Daha sonra atölyeye girdiğimizde kendisinin ve eşinin yapmış olduğu sanat eserlerini gördük. Yaptıkları bir çok eser ile ilgili bilgilendirici ve açıklayıcı bilgileri kendilerinden dinledik. Öylesine güzel anlatıyordu ki, o an sadece bir fotoğraf çekebilmişim.

 

Atölyenin birkaç fotoğrafını çektikten sonra bir üst tarafa çıktık. Burada da öylesine değişik, öylesine güzel bir mutfak vardı ki inanılmaz. Sanırım hayatımda öylesine renkli bir mutfak görmemişimdir. Bir daha da asla görebileceğimi sanmıyorum.

 

Mutfak şokunu atlatmak üzere iken farklı bir odaya girdik. Burada yine çiftimizin eserleri mevcuttu. Hayranlık ile eserleri incelerken İsmail abi yine anlatmaya başladı. Bu sefer odada bulunan 3 boyutlu bir resmin hikayesini keyifle açıkladı bize.

 

Gülüp eğlenerek dolaşmaya devam ediyorduk. Daha sonra yaşam alanı ve Yalıkavağı tepeden gören bir balkon’u gezip tekrar sohbete koyulduk.

 

Sandıma köyü ziyaretimizin çok büyük bir kısmı Nuris sanat evinde geçmiş olsa da, biraz da köyün diğer yerlerini gezmeye karar verdik. Nuris sanat evini gezmek için herhangi bir ücret ödemek gerekmiyor. Ama orada güzel bir kutu var. Dilerseniz o gezip gördüğünüz sanat eserlerinin bedeli olarak içinizden geldiği kadar o kutuya bağış yapabilirsiniz.

 

İsmail abi ile vedalaşıp köyün diğer kalan yerlerini dolaşmaya çıktık.

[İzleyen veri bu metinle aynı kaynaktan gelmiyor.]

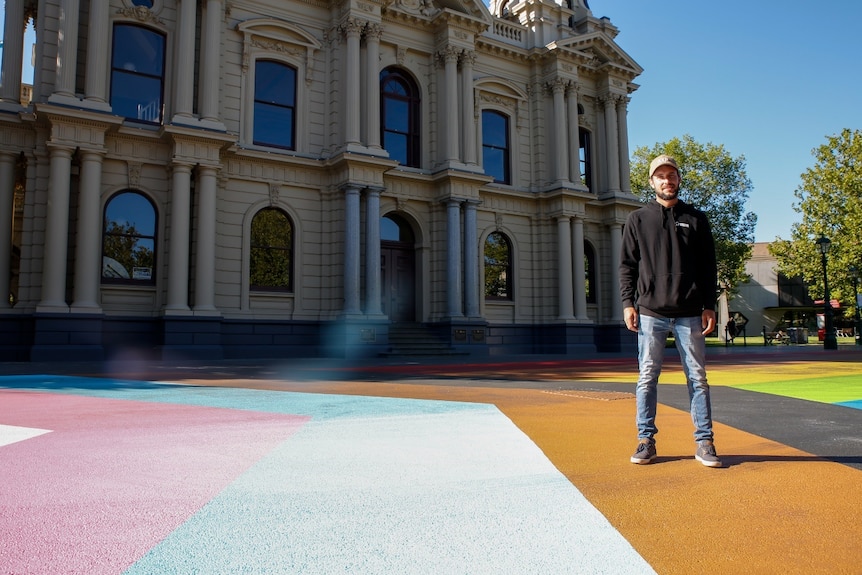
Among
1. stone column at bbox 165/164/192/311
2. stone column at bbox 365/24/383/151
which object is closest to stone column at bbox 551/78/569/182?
stone column at bbox 365/24/383/151

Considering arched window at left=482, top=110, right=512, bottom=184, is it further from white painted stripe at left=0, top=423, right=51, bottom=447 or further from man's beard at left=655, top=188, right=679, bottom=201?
white painted stripe at left=0, top=423, right=51, bottom=447

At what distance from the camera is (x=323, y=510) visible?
302 centimetres

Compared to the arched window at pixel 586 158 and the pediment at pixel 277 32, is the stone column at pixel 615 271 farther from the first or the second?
the pediment at pixel 277 32

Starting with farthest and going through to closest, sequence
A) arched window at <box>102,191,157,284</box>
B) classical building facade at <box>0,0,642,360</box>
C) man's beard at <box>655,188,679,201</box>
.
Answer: arched window at <box>102,191,157,284</box>
classical building facade at <box>0,0,642,360</box>
man's beard at <box>655,188,679,201</box>

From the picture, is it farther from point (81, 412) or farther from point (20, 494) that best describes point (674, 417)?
point (81, 412)

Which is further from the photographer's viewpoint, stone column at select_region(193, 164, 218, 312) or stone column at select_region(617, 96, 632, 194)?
stone column at select_region(617, 96, 632, 194)

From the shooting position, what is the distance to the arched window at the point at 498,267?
977 inches

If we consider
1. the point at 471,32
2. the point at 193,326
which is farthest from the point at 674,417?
the point at 471,32

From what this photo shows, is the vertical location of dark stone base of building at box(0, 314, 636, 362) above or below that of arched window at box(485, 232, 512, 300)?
below

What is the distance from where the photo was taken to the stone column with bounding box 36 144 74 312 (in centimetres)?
1599

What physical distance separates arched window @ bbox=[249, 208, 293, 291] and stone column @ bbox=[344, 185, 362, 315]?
6.37 feet

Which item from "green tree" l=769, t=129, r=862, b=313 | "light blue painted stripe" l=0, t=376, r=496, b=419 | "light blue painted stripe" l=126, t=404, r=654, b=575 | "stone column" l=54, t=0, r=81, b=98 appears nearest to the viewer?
"light blue painted stripe" l=126, t=404, r=654, b=575

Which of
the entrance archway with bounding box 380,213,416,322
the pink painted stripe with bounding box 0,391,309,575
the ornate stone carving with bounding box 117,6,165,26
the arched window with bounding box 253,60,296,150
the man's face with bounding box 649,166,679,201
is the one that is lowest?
the pink painted stripe with bounding box 0,391,309,575

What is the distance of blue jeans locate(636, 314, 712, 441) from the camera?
4180 millimetres
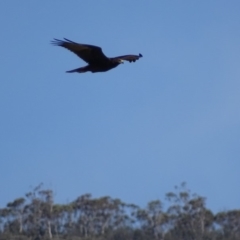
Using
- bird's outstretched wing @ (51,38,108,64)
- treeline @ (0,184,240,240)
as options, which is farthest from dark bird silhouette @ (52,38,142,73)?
treeline @ (0,184,240,240)

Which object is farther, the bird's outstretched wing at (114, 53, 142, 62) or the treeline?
the treeline

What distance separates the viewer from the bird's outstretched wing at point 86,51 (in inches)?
725

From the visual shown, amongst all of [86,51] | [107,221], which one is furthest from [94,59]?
[107,221]

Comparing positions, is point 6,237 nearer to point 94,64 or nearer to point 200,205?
point 200,205

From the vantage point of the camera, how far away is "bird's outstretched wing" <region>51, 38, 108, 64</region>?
18422 mm

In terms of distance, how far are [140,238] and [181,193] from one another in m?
3.62

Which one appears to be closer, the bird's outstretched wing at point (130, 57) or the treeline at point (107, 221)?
the bird's outstretched wing at point (130, 57)

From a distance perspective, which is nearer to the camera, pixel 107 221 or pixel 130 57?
pixel 130 57

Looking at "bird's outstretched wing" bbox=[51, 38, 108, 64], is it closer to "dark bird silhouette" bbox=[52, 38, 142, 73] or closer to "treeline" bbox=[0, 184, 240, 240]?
"dark bird silhouette" bbox=[52, 38, 142, 73]

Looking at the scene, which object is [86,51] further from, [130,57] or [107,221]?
[107,221]

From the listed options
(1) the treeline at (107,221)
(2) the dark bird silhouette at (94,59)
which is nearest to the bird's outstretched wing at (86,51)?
(2) the dark bird silhouette at (94,59)

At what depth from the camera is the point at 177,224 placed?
4425 centimetres

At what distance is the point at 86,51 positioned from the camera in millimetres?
18719

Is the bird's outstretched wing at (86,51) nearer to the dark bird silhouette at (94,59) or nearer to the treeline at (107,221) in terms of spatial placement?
the dark bird silhouette at (94,59)
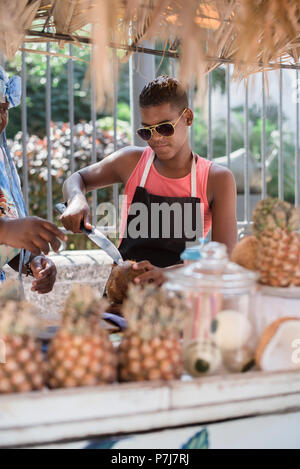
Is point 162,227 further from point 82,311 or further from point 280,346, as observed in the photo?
point 82,311

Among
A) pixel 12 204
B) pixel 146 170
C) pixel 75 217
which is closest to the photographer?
pixel 75 217

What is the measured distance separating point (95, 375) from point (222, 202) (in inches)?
62.1

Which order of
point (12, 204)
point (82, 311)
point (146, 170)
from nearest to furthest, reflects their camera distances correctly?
point (82, 311), point (12, 204), point (146, 170)

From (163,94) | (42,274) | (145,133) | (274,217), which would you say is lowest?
(42,274)

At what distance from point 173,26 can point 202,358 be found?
3.21ft

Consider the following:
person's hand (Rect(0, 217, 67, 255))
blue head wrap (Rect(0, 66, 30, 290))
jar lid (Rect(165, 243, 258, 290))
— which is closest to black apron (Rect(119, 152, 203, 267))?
blue head wrap (Rect(0, 66, 30, 290))

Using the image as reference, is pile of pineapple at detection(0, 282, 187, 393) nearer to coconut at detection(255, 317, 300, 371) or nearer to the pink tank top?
coconut at detection(255, 317, 300, 371)

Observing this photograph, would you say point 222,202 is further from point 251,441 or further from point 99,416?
point 99,416

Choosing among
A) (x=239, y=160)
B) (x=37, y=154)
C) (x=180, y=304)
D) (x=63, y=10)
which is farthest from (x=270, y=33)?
(x=239, y=160)

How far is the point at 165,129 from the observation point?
227 cm

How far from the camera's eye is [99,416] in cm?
95

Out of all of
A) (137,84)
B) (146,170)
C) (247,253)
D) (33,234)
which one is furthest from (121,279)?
(137,84)

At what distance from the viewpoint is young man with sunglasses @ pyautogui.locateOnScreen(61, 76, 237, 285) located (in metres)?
2.30

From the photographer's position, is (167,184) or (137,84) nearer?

Biraz dolaştıktan sonra gördük ki, Koca köyde başka yaşayan, hatta başka ayakta duran bir ev yoktu. Evler zamanla yıkılmış, sadece ufak tefek duvarları kalmıştı. Bu güzel manzara nasıl böyle boş kalmış derken, biraz daha yukarıda villa inşaatlarını yapan iş aletlerini gördük. Şaşırdık mı, elbette ki hayır. Ama bizi şaşırtan başka bir şey oldu.

 

Ortalıkta duran Çamaşır asma sepetine benzeyen bir şey vardı. Üzerinde de kurutulmayı bekleyen birkaç kıyafet vardı. “Acaba buraya da mı Suriyeliler geldi” diye düşünmedik değil. Ama daha sonra etrafımızda bulunan keçilerin sahipli olduklarını düşündük. Akabinde keçilerin sahibi olan bayan yanımıza geldi. Biraz sohbet ettikten sonra, Konya’da öğretmenlik yapan bayanın yaz aylarında burada ek gelir sağlamak için çobanlık yaptığını öğrendik.

 

Sandıma, gerçekten çok güzel ve çok farklı bir yer. Nurten hanım ile tanışamadık ama İsmail abi gerçekten harika bir insan. Ben fırsat buldukça gitmeyi düşünüyorum, sizlerde Bodrum’a tatile geldiğinizde mutlaka uğramalısınız.